* _WHAT YOU ARE ASKED TO DO_: Using the material below, print a verbatim copy of every line from the one containing "Gingerbread Cookies for the Holidays" through the one containing "or Leasing U-30-5", inclusive, and omit the pictures.
** Opening PROVIDED ENTRIES block **
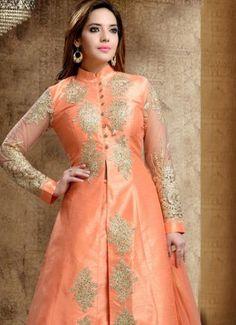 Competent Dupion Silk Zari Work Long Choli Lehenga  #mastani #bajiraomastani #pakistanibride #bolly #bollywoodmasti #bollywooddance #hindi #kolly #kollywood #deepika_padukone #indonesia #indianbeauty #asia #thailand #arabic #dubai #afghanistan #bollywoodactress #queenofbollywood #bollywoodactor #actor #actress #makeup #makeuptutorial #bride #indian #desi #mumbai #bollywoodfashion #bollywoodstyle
** Closing PROVIDED ENTRIES block **
** Opening PROVIDED ENTRIES block **
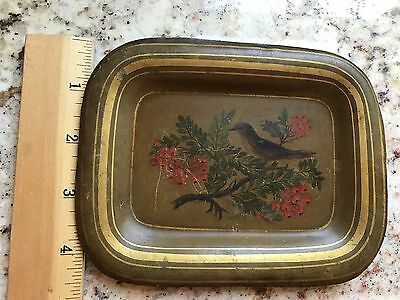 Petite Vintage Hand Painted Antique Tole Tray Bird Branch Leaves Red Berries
** Closing PROVIDED ENTRIES block **
** Opening PROVIDED ENTRIES block **
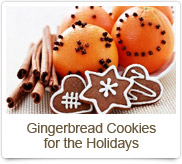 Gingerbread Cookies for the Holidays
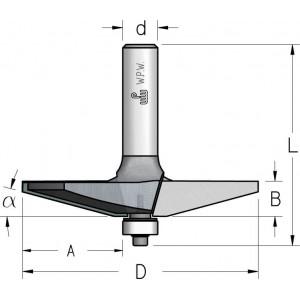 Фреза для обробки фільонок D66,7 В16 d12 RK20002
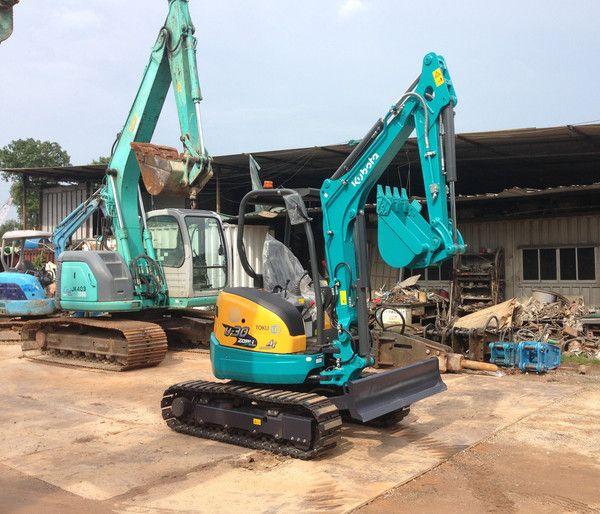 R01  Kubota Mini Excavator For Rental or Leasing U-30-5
** Closing PROVIDED ENTRIES block **
* _EXERCISE RESPONSE_:
 Gingerbread Cookies for the Holidays
 Фреза для обробки фільонок D66,7 В16 d12 RK20002
 R01  Kubota Mini Excavator For Rental or Leasing U-30-5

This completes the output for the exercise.